Which lines below contain the string "JSON"? Pick out each of them and copy it in full.

··· TASK MATERIAL ···

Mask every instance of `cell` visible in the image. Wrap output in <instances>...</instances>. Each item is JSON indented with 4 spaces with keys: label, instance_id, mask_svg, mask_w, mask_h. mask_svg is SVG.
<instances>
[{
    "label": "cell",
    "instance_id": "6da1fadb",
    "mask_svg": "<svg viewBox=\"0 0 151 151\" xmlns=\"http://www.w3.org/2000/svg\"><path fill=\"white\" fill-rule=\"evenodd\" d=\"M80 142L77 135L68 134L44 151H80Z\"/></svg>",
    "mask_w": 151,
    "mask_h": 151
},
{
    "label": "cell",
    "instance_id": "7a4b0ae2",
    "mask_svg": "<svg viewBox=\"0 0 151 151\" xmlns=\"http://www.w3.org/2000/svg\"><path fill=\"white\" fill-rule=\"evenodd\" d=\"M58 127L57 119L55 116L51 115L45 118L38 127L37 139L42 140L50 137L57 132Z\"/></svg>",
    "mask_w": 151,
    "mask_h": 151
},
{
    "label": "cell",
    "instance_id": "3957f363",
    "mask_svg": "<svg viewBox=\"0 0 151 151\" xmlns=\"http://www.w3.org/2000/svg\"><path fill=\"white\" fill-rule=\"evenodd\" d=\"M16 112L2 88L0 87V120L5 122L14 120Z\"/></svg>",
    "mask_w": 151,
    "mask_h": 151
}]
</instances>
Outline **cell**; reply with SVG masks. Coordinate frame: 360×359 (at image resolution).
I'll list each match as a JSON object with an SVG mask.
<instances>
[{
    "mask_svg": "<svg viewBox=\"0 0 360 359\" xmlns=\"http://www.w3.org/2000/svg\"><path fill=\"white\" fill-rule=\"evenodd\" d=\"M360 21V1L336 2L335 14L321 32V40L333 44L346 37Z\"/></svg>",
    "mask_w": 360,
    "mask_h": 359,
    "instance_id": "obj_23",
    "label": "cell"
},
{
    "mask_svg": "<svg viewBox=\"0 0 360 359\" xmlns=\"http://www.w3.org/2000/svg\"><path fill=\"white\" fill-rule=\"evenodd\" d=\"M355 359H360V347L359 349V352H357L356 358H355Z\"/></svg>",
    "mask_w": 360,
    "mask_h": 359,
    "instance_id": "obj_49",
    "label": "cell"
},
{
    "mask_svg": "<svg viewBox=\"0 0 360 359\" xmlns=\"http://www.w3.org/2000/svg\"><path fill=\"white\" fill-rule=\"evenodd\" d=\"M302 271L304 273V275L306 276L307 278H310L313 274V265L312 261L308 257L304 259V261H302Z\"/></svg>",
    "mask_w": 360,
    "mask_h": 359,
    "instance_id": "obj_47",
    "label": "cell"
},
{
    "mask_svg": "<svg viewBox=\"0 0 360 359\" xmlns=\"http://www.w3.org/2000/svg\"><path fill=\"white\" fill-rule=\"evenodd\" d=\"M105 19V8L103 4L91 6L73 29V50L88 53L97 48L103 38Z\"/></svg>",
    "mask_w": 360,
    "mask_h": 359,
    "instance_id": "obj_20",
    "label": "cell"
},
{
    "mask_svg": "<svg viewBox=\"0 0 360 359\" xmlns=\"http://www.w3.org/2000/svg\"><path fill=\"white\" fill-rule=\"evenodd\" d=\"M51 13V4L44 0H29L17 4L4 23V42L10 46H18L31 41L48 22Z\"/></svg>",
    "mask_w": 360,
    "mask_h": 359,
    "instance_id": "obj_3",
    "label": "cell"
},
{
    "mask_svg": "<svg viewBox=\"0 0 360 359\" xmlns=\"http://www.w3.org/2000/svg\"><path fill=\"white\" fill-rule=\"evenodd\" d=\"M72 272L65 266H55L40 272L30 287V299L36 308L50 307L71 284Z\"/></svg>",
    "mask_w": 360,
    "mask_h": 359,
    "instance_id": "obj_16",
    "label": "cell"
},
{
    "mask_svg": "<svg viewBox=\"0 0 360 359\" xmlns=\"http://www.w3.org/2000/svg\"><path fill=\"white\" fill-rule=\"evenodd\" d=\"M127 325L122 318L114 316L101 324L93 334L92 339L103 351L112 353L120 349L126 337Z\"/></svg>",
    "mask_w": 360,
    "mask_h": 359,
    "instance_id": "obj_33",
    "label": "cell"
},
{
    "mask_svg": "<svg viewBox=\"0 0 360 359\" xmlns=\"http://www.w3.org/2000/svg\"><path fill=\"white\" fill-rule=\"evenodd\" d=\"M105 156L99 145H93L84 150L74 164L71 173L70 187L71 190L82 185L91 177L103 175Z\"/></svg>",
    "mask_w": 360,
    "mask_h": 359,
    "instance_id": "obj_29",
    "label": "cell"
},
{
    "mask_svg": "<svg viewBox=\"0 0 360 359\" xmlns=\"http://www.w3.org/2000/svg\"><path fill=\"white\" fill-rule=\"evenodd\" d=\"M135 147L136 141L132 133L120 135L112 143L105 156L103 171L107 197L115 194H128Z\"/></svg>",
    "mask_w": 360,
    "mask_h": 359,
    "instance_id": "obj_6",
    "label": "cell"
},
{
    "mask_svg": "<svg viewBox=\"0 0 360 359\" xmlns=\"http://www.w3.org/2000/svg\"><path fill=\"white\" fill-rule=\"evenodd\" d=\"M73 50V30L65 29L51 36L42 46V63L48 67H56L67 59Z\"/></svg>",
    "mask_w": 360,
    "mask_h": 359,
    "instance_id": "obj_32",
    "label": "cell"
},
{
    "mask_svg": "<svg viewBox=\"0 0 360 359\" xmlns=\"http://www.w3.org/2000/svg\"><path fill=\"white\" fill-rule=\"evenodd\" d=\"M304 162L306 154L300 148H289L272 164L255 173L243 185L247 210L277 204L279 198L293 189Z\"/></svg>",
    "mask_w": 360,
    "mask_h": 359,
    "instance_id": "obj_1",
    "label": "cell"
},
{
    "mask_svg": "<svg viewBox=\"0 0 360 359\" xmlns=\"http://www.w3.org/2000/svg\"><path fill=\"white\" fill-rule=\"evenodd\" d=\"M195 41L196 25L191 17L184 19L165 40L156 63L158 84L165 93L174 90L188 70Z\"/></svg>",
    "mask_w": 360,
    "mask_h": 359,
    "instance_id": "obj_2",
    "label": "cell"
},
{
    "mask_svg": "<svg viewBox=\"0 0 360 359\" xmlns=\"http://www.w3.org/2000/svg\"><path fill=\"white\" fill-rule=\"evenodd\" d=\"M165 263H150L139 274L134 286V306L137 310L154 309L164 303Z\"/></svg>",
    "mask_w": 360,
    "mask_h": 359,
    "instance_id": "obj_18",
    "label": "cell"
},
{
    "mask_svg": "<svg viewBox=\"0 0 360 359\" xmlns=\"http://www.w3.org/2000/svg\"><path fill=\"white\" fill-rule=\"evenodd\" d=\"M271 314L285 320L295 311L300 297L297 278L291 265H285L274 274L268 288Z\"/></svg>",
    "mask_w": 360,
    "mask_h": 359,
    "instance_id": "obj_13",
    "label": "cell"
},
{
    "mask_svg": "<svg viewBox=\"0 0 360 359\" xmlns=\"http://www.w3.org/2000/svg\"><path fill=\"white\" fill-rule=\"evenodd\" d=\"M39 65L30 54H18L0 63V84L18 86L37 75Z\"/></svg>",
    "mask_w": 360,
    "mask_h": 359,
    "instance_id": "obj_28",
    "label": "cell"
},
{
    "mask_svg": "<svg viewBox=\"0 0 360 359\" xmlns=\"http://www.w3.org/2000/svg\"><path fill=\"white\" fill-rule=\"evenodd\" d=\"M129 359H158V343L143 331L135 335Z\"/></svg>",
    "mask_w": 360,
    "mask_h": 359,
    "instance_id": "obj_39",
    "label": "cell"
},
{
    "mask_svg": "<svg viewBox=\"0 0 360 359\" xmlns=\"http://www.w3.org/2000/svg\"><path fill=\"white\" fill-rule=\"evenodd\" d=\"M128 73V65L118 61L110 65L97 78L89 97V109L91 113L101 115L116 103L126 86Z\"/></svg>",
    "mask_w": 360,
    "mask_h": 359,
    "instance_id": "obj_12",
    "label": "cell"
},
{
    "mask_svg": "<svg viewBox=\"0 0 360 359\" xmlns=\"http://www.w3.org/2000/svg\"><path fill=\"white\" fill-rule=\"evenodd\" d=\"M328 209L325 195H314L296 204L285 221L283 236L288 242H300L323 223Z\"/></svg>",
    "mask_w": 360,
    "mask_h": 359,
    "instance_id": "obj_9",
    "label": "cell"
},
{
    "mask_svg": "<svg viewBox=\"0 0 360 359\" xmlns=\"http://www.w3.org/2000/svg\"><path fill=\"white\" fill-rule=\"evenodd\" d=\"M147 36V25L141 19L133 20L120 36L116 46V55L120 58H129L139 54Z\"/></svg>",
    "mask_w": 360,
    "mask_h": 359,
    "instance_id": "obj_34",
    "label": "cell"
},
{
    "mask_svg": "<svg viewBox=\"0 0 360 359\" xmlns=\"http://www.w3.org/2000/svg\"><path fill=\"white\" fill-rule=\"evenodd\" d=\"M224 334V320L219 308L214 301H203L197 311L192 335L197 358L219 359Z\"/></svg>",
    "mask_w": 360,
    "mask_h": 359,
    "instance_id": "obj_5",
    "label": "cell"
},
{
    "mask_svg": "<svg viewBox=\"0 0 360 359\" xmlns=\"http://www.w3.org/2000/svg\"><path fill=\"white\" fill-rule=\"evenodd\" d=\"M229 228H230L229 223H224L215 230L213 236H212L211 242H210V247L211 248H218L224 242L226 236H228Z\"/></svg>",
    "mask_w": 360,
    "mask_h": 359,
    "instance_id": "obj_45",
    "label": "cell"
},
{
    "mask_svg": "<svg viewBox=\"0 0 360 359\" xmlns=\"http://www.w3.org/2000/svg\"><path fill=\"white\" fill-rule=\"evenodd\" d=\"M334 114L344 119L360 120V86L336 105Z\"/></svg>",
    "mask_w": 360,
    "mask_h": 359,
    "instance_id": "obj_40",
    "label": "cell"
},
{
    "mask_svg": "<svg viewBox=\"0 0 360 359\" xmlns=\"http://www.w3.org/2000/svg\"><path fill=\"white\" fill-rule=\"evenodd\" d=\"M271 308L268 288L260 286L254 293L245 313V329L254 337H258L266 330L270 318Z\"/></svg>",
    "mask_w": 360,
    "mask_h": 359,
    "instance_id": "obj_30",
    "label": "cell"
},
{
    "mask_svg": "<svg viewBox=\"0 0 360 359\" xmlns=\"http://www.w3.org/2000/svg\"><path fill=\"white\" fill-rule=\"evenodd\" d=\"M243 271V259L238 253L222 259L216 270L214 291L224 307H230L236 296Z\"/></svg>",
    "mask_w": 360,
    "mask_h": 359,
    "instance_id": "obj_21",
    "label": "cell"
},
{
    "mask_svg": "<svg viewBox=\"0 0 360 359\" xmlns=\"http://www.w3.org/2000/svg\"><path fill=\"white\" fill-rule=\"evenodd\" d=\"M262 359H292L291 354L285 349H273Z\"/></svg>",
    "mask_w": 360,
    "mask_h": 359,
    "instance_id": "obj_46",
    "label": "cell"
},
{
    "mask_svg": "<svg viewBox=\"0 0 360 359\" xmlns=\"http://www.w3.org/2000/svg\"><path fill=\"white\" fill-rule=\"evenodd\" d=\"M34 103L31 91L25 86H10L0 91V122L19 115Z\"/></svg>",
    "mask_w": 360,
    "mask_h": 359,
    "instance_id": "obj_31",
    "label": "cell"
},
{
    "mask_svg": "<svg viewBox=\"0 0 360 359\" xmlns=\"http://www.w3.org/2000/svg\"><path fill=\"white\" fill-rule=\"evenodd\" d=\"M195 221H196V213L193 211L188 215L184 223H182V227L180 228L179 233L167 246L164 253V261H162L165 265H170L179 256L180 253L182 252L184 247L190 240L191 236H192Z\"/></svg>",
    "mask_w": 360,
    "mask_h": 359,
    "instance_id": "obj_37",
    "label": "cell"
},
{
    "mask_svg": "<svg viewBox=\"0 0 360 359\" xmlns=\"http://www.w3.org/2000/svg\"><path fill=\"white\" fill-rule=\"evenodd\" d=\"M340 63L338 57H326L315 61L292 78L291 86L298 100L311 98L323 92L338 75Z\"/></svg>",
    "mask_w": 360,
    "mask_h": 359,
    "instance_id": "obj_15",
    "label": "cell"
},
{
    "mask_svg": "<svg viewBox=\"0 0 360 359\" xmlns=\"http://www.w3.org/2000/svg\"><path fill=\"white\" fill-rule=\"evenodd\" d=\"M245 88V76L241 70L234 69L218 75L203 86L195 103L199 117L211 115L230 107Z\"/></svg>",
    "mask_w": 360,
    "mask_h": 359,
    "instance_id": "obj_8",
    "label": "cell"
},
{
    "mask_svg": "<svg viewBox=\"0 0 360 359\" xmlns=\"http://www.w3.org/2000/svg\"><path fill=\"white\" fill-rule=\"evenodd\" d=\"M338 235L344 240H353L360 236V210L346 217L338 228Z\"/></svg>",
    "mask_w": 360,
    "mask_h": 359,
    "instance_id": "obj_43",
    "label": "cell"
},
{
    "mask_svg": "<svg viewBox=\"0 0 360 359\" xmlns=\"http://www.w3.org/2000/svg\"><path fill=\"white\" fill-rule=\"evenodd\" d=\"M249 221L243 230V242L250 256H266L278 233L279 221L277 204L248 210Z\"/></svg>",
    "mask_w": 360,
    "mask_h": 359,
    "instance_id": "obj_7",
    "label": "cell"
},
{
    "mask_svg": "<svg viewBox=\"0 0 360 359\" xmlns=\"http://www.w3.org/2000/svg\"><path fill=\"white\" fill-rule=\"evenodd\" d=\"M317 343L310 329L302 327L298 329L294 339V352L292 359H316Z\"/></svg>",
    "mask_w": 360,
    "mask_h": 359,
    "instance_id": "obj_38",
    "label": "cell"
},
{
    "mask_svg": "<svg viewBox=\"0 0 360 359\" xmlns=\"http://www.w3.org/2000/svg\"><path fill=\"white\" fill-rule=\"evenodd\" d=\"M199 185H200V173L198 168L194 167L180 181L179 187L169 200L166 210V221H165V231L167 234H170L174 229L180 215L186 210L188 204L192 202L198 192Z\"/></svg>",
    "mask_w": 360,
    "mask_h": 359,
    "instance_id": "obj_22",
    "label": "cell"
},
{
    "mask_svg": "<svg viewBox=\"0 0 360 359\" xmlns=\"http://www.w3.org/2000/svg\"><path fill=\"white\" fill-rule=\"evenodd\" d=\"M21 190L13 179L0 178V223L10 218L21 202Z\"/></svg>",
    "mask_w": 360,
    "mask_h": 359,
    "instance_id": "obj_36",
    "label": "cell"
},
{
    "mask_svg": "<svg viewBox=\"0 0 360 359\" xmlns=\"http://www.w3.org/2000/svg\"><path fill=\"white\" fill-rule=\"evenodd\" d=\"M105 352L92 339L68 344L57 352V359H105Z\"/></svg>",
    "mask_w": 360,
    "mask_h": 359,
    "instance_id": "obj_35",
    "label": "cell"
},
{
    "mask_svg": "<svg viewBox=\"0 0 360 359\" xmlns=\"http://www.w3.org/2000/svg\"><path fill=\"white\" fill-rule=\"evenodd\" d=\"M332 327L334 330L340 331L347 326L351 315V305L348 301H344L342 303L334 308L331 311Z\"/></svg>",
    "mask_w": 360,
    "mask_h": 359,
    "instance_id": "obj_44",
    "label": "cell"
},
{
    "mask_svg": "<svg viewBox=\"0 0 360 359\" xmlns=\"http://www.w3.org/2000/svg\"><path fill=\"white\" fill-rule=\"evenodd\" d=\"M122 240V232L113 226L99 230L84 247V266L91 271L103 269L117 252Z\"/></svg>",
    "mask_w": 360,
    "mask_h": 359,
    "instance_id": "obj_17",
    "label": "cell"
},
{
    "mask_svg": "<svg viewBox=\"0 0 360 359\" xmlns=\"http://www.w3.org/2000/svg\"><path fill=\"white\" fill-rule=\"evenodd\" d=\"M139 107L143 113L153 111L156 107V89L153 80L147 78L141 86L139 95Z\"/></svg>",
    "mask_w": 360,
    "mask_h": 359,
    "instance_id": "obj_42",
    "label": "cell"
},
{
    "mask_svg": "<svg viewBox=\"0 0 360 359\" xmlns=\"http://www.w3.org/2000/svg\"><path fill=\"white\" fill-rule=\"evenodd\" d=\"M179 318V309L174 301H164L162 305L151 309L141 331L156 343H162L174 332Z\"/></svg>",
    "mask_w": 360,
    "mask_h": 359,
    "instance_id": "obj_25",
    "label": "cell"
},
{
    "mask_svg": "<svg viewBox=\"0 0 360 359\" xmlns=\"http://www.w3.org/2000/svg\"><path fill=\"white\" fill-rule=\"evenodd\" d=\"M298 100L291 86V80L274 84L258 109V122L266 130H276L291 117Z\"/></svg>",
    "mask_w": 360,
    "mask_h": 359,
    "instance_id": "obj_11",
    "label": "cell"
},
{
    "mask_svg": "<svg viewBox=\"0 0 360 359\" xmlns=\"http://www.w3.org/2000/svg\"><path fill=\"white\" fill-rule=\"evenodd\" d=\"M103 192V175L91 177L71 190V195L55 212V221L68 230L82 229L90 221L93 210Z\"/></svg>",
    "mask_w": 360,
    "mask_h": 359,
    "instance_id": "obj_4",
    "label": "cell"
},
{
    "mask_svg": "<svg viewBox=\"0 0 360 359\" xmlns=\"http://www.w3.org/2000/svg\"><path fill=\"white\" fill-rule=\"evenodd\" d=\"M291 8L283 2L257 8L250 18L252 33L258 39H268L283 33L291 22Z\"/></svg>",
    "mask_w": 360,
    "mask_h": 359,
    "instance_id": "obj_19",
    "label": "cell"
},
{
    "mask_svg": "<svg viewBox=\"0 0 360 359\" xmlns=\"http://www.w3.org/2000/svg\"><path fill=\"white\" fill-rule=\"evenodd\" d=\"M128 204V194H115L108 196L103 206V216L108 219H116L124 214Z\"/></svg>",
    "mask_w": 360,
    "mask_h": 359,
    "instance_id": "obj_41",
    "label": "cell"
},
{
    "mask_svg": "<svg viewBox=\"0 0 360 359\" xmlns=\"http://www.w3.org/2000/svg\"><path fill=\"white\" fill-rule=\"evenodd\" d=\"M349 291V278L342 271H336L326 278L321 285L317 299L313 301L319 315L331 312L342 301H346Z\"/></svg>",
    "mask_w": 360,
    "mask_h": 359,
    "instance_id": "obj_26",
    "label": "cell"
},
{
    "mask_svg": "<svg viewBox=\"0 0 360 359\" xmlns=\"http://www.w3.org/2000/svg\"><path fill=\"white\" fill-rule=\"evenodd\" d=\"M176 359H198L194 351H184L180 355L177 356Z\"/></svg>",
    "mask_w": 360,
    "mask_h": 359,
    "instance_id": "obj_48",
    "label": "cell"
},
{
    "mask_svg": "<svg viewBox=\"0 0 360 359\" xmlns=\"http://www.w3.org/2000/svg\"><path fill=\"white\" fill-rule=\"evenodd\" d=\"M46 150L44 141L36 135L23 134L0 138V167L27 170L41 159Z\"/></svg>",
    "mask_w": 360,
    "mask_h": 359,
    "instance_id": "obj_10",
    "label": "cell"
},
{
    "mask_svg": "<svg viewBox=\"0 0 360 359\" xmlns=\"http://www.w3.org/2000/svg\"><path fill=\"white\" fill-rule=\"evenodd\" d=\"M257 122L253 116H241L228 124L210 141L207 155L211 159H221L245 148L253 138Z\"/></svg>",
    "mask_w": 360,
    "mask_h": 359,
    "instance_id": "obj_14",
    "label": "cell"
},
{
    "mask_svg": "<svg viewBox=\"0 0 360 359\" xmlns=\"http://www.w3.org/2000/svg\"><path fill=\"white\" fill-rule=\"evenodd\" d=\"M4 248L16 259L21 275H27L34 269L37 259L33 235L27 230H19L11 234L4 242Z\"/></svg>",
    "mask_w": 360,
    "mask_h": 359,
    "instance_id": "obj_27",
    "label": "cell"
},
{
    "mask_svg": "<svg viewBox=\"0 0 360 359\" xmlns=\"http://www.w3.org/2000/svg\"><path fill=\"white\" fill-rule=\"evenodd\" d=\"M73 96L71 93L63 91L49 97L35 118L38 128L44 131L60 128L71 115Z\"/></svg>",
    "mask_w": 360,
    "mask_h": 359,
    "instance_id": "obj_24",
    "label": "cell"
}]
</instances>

···

# EXERCISE SOLUTION
Mask every instance of `cell` visible in the image. Wrap output in <instances>...</instances>. Each item is JSON indented with 4 spaces with keys: label, instance_id, mask_svg, mask_w, mask_h. mask_svg is SVG.
I'll list each match as a JSON object with an SVG mask.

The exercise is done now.